EXERCISE PROMPT: List every line of the entries below that contains the string "from", copying each one in full. Matching is case-sensitive.

RECORDED INFORMATION:
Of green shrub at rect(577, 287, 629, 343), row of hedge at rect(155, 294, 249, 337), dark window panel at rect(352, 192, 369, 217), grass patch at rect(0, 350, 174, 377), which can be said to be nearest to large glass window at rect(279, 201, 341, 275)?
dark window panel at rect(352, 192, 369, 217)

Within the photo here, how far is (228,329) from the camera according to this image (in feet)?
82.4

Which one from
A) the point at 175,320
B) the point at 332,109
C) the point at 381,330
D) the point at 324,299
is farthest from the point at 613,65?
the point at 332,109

...

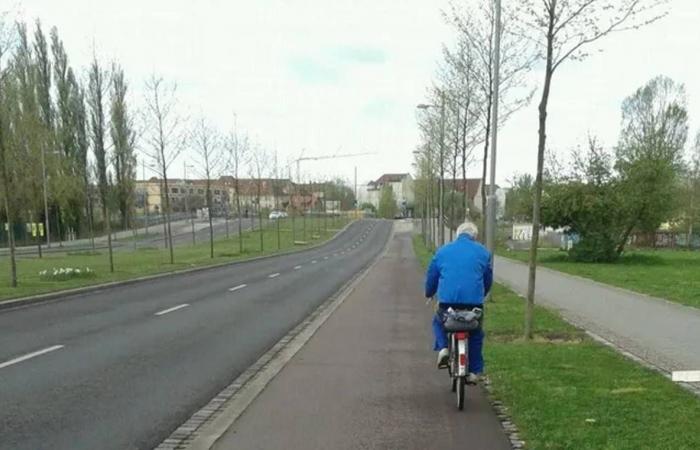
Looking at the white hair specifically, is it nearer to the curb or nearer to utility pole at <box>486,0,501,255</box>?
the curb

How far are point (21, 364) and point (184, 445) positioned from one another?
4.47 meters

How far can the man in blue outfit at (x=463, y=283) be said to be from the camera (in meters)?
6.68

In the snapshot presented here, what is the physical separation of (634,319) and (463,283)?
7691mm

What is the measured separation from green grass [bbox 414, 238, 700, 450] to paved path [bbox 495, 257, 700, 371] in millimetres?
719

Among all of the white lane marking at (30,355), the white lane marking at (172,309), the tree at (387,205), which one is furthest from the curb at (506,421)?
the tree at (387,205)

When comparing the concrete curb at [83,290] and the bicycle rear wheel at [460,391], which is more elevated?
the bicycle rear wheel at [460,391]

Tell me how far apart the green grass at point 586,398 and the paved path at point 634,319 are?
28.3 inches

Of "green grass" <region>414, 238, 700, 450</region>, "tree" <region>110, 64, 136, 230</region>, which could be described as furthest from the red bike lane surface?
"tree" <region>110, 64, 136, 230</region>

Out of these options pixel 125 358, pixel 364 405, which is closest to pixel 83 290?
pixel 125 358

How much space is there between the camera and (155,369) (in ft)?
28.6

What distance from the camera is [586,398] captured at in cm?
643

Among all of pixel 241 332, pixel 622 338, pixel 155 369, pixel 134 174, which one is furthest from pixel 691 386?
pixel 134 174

THE RESPONSE:
Within the photo here, how far is (228,329) from the camera according to this image (in feet)?
Which one from
is farthest from the point at 613,65?
How far are point (21, 364) and point (184, 445) positioned from one another?
How far can the man in blue outfit at (x=463, y=283) be said to be from the camera (in meters)?
What is the measured separation from green grass [bbox 414, 238, 700, 450] to paved path [bbox 495, 257, 700, 371] in millimetres?
Among all of the white lane marking at (30,355), the white lane marking at (172,309), the tree at (387,205), which one is furthest from the curb at (506,421)?
Of "green grass" <region>414, 238, 700, 450</region>, "tree" <region>110, 64, 136, 230</region>, which could be described as furthest from the red bike lane surface?
What distance from the camera is [586,398] captured at in cm?
Among all of pixel 241 332, pixel 622 338, pixel 155 369, pixel 134 174, which one is furthest from pixel 691 386?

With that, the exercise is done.